Il conflitto di interessi è l'indubbio frutto del pensiero unico del neoliberismo che ispira operatori, organismi di vigilanza e governi e li induce ad accettare le peggiori disuguaglianze e a creare politiche e interventi paradossalmente contraddittori, come la politica di austerità dalla quale si vorrebbe far dipendere la crescita, mentre ha l'unico effetto di aumentare la depressione e di rendere impossibile la crescita e quindi le future possibilità di pagamento del debito. L'avere metabolizzato, quasi fosse una conseguenza normale, il conflitto di interesse come motore del capitalismo finanziario e della speculazione non può che ricordare l'icastica immagine del grande Goya: «Il sonno della ragione genera mostri».

E i mostri in conflitto sono evidenti. Dagli Stati Uniti all'Europa, all'Italia. Gli Stati Uniti sono ancora legati alla commistione politica - grande finanza - corruzione, ampiamente documentata dagli scritti di Stiglitz, Krugman e Lessig.

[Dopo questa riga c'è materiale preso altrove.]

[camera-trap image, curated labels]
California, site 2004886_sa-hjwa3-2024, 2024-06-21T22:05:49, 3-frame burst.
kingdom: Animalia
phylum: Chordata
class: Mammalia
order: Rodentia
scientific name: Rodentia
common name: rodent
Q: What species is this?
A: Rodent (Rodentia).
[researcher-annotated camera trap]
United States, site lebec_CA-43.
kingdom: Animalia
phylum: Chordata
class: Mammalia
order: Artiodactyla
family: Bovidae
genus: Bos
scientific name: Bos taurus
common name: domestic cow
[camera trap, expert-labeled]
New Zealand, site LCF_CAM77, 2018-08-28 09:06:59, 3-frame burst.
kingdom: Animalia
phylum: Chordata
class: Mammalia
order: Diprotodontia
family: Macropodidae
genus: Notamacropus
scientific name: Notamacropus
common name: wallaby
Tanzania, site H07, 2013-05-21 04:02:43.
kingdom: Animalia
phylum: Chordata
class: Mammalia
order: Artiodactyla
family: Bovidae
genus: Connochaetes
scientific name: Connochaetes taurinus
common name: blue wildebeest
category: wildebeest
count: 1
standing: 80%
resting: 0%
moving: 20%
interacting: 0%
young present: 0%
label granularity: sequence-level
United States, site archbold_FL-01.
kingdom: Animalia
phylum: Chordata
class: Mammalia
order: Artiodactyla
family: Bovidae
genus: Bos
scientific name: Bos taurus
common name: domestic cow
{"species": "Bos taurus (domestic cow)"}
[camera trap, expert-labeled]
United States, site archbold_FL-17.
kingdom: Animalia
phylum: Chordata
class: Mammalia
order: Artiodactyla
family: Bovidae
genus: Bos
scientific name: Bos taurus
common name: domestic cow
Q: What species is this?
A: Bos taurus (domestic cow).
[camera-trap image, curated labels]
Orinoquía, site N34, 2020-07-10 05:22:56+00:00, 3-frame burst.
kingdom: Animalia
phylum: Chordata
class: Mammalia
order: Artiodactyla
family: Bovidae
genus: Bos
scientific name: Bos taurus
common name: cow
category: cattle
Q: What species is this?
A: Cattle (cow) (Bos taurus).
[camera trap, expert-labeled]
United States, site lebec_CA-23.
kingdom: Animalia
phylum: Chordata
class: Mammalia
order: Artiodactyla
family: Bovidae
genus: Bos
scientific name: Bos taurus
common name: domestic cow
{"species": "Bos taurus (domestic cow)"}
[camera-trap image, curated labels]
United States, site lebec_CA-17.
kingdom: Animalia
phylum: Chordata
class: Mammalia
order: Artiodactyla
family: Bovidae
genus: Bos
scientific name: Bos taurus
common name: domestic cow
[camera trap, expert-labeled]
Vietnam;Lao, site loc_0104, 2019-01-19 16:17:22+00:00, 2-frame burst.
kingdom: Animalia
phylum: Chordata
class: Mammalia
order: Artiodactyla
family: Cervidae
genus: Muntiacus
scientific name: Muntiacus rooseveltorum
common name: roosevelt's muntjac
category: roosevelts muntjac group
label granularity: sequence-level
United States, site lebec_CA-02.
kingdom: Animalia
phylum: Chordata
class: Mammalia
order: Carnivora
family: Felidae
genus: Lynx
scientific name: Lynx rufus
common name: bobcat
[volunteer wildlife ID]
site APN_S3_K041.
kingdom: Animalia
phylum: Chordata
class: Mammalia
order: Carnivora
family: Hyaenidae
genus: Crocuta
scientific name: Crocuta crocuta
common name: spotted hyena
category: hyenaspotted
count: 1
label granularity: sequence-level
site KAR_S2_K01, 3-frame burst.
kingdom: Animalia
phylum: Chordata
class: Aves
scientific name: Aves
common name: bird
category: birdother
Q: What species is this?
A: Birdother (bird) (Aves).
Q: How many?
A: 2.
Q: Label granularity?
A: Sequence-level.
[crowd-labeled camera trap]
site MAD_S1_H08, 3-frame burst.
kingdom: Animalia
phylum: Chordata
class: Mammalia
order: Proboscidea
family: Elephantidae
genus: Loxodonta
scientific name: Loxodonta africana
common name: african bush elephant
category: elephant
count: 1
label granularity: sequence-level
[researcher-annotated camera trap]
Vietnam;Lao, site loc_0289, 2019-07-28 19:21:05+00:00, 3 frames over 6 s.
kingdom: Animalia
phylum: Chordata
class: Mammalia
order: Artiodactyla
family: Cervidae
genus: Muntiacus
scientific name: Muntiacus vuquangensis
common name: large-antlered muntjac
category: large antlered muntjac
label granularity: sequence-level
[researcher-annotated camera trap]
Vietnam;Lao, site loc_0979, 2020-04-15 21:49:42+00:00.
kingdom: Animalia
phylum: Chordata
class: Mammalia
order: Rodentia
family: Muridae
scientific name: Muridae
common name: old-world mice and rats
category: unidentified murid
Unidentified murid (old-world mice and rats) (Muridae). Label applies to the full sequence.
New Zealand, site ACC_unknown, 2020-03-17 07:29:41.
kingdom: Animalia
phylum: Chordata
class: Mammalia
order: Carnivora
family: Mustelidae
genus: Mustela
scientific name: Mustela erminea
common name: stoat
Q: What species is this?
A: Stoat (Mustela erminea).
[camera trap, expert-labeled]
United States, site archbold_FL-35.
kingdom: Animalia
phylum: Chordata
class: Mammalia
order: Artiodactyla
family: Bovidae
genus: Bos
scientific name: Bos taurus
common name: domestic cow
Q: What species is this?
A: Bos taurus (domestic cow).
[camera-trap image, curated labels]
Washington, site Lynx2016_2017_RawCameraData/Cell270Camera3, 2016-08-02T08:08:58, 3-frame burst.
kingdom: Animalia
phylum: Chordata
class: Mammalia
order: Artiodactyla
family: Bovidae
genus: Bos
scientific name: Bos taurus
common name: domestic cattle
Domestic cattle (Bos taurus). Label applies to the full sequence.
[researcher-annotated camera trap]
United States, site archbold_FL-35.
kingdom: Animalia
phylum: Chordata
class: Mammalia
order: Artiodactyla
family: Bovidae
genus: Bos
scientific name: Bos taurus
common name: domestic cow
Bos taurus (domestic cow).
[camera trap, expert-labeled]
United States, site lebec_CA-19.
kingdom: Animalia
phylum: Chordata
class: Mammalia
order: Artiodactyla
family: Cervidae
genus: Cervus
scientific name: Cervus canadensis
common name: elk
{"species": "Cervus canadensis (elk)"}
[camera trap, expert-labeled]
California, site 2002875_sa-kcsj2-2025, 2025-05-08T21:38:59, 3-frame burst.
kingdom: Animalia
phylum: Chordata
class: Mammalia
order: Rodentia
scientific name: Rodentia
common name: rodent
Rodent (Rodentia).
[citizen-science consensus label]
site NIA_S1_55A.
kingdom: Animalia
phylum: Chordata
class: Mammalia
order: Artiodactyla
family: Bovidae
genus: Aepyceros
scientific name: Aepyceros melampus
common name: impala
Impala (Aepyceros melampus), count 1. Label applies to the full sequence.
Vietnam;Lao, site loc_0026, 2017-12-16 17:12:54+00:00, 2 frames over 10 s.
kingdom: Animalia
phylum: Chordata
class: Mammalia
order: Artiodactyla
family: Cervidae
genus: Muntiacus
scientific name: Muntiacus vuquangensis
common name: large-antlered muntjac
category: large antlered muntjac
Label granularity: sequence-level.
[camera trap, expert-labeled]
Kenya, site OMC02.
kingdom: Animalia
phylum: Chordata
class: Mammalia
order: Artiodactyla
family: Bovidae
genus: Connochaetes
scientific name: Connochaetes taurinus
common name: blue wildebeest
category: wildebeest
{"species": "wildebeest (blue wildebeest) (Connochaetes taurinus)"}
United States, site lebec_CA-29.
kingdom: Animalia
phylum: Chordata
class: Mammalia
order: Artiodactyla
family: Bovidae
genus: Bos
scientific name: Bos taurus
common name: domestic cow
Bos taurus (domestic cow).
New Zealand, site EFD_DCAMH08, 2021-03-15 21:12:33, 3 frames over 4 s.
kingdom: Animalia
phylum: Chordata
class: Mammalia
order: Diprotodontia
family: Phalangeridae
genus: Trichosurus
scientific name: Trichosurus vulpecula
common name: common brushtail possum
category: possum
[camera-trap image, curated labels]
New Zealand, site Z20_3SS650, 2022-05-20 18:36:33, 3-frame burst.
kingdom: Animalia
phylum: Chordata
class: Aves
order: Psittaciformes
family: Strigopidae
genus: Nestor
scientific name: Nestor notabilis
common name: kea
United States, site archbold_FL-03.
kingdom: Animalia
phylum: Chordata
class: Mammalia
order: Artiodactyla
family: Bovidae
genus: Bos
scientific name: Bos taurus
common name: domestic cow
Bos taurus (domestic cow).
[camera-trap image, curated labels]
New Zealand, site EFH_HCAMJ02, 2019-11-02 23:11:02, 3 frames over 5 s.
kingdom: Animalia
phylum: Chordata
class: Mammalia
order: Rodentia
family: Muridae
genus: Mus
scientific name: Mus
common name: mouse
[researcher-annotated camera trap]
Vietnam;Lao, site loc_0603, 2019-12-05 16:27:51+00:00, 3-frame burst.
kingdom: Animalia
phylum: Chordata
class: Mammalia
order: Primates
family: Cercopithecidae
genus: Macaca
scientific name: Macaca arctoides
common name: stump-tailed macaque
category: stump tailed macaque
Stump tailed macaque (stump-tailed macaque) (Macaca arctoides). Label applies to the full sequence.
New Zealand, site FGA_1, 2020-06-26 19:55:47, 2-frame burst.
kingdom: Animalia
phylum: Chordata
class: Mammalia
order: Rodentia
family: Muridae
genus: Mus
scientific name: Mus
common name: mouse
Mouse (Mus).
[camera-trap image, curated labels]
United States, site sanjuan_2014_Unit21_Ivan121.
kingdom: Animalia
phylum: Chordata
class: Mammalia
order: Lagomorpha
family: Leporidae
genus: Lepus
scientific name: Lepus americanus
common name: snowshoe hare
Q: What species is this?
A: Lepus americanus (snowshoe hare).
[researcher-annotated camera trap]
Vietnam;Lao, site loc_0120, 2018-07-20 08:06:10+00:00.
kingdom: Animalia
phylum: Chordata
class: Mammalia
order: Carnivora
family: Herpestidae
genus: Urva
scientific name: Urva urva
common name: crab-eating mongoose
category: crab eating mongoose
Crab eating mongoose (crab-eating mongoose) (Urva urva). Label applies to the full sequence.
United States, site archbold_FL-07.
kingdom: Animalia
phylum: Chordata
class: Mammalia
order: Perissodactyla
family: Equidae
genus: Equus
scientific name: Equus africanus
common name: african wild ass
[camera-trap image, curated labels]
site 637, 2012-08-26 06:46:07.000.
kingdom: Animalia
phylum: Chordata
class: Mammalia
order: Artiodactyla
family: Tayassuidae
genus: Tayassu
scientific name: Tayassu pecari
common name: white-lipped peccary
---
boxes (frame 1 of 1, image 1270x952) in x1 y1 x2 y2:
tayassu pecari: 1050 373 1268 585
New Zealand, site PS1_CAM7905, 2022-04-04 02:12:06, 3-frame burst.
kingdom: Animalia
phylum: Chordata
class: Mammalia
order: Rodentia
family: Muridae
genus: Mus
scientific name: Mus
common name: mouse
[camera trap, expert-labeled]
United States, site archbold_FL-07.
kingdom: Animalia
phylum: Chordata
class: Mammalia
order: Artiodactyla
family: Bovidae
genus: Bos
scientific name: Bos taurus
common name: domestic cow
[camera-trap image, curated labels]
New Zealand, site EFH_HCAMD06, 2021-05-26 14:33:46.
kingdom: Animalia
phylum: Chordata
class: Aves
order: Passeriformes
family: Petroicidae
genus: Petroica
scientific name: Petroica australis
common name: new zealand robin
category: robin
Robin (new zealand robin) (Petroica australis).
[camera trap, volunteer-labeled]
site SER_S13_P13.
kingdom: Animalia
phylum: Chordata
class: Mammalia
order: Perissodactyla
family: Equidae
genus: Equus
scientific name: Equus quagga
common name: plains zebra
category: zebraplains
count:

P er evitare di combattere il conflitto di interessi della grande finanza che fa politica e che da questa riceve benefici e salvataggi, persino la Corte Suprema nel 2010, con la già ricordata decisione Citizen United, ha dato via libera, senza limiti, agli investimenti elettorali delle grandi società americane. L'attuale incertezza sul risultato delle prossime elezioni presidenziali sembra giocarsi in gran parte, se non esclusivamente, sul denaro a disposizione dei candidati e sull'intontimento mediatico dei programmi politici, ben diversi l'un dall'altro, ma omologati nell'appiattimento dei media.